====== Given records

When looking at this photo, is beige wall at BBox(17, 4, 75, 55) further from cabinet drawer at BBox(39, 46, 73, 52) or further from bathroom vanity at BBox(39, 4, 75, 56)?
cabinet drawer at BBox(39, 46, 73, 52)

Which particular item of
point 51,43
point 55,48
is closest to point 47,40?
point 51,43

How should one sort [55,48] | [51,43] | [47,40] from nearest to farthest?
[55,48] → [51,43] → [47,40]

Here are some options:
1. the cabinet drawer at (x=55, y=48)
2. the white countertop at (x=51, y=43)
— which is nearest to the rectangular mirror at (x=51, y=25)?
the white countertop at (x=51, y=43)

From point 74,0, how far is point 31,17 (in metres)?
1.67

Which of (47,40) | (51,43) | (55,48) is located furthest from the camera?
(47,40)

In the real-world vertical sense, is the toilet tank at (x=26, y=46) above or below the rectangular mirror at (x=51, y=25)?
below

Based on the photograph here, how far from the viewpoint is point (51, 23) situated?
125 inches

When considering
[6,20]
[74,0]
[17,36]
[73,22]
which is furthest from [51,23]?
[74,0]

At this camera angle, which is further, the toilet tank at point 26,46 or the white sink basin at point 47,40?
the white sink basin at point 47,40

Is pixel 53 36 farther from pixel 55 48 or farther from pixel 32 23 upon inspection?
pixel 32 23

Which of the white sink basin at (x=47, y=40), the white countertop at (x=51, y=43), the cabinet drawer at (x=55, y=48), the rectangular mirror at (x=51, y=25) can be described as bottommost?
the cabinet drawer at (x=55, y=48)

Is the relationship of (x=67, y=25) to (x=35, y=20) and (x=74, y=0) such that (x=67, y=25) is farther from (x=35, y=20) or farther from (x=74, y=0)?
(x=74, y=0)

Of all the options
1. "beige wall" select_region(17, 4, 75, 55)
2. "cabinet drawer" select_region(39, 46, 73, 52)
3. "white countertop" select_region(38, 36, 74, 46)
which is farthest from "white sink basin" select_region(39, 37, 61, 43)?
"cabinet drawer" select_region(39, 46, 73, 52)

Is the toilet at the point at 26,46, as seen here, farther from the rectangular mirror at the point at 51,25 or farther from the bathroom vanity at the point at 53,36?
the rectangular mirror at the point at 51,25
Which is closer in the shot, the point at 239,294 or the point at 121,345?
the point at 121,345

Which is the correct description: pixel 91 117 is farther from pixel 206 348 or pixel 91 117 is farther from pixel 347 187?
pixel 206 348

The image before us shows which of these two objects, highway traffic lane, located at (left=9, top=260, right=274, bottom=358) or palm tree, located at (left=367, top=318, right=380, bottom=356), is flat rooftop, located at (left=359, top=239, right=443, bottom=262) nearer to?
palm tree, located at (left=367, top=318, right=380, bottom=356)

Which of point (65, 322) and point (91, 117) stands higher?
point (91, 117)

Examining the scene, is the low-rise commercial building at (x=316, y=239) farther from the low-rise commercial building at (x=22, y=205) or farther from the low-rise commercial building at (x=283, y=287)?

============

Turn the part of the lines above that opens with the line containing "Which particular item of" and closes with the line containing "[55,48] → [51,43] → [47,40]" into a numbered list, leaving out blank lines.

1. Which particular item of
2. point 51,43
3. point 55,48
4. is closest to point 47,40?
5. point 51,43
6. How should one sort [55,48] | [51,43] | [47,40] from nearest to farthest?
7. [55,48] → [51,43] → [47,40]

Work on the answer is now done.